While environmental groups have long touted going green to conserve resources and reduce carbon footprints, is it also possible to save money by adopting green measures throughout the supply chain? While every industry has unique needs and circumstances requiring consideration, the bottom line is that, with proper green measures in place, organizations can realize greater long-term profits.
RBC Royal Bank, in an article providing a wealth of information supporting the move toward greening the supply chain, mentioned several important points. The article argued that organizations and individuals are increasingly paying more attention to the behaviors of companies to ensure green practices are employed.
Regulators, as an example, are scrutinizing the practices of organizations and individuals to pinpoint areas where green measures can reduce the amount of waste channeled to landfills. Measures to control the amount of electronic waste are routinely being targeted.
The RBC publication also points to the bottom line benefits of electing to take advantage of green supply chain options. Even when the green option is more expensive initially, the total life cycle expense is often lower. Companies must also consider whether or not the product is recyclable at the end of its useful life as part of the sustainability issues organizations are facing.
Consumers are also becoming more environmentally conscious, overtly seeking providers of services and products designed to have a reduced impact on the environment throughout the product’s supply chain. Not only are consumers demanding information on the company producing a specific product, they also want data on upstream suppliers to ensure the entire supply chain is aware of and actively dealing with sustainability issues.
Alternatives Journal, in a January 15, 2015, article, discussed the changing landscape of waste reduction issues within supply chains. The article pointed out that for years it was primarily non-governmental organizations (NGOs) that were attuned to issues directly related to green practices. Now, companies like Coca-Cola are facing the necessity of greening their supply chain. Other industry articles refer to the efforts of companies like Frito Lay Canada and the Marriot hotel chain to significantly reduce waste throughout their supply chains.
The RBC article describes Frito Lay Canada’s goal of reducing its fleet tailpipe emissions by 50 percent no later than 2020 by adopting newly developed emission reduction practices. Marriot, by purchasing goods using recycled materials, is eliminating tonnes of plastic being dumped into area landfills. While each of these goals is worthy of mention, there are undoubtedly additional options for further reducing wastes in those organization’s supply chains.
Savings can be realized throughout virtually any organization’s supply chain. Those savings can occur upstream, but many practices are designed to reduce energy costs and other expenses both in-house and downstream. Even taking relatively simple steps, like encouraging the use of electronic payments instead of relying on paper statements, reduces the amount of energy required for operations. Costs for paper production and distribution, as an example, are greatly reduced when organizations become proactive with their green practices.

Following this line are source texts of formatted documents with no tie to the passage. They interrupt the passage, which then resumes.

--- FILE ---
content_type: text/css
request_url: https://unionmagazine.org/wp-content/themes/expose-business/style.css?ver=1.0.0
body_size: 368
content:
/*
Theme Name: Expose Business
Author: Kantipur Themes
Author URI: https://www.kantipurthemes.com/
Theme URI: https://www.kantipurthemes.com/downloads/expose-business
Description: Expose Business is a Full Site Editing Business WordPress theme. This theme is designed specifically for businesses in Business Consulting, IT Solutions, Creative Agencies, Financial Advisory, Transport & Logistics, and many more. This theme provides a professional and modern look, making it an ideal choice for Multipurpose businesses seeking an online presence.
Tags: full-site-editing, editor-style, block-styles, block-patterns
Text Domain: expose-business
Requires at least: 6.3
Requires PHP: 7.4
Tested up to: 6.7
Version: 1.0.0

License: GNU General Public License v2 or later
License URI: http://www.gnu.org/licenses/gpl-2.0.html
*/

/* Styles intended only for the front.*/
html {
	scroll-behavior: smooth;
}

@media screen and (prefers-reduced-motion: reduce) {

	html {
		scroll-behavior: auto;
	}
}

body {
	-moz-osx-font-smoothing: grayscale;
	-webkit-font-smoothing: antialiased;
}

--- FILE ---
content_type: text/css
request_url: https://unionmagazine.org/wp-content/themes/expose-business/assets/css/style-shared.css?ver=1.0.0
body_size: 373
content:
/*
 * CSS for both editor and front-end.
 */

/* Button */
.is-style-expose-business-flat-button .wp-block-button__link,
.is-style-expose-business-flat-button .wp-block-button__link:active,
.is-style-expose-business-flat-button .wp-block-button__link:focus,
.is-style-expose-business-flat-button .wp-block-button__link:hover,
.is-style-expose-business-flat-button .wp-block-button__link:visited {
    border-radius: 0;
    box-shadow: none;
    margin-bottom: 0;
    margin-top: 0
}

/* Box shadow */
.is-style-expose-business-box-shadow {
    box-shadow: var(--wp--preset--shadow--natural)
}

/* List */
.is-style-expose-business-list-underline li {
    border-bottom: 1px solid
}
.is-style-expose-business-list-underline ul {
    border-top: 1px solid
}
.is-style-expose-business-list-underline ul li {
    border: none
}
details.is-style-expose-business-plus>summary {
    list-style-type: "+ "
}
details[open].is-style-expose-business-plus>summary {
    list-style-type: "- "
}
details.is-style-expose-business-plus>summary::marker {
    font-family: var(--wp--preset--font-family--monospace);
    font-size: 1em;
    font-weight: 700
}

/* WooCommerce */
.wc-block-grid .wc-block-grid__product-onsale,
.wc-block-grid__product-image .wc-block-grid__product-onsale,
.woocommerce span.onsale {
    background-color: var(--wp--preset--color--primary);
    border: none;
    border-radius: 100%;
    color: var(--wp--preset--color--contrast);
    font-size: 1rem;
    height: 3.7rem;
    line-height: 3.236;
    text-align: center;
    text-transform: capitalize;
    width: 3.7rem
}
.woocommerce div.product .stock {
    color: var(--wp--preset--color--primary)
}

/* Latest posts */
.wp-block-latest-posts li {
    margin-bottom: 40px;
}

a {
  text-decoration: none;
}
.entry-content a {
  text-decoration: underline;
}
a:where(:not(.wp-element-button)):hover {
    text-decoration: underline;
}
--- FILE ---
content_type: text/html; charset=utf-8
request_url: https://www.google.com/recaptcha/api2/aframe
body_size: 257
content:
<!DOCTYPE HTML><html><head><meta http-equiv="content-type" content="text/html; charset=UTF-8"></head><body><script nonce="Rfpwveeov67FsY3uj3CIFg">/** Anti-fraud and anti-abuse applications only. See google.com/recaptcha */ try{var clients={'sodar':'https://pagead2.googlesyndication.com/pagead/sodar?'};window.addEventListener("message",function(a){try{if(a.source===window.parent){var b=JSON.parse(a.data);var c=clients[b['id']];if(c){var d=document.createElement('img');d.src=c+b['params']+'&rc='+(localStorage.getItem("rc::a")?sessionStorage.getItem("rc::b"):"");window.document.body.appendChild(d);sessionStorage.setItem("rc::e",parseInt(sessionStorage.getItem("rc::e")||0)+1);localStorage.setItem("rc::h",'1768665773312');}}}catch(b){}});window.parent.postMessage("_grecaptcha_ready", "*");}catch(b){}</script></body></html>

While every industry’s supply chain requirements are different, analyzing the components with the goal of becoming greener is the first step to saving both natural resources and money. That includes a careful examination of the net costs (or savings) for employing sustainable, green practices at each step of the manufacturing or service delivery process. Current practices often prove more costly, in the long run, than adopting green supply chain practices.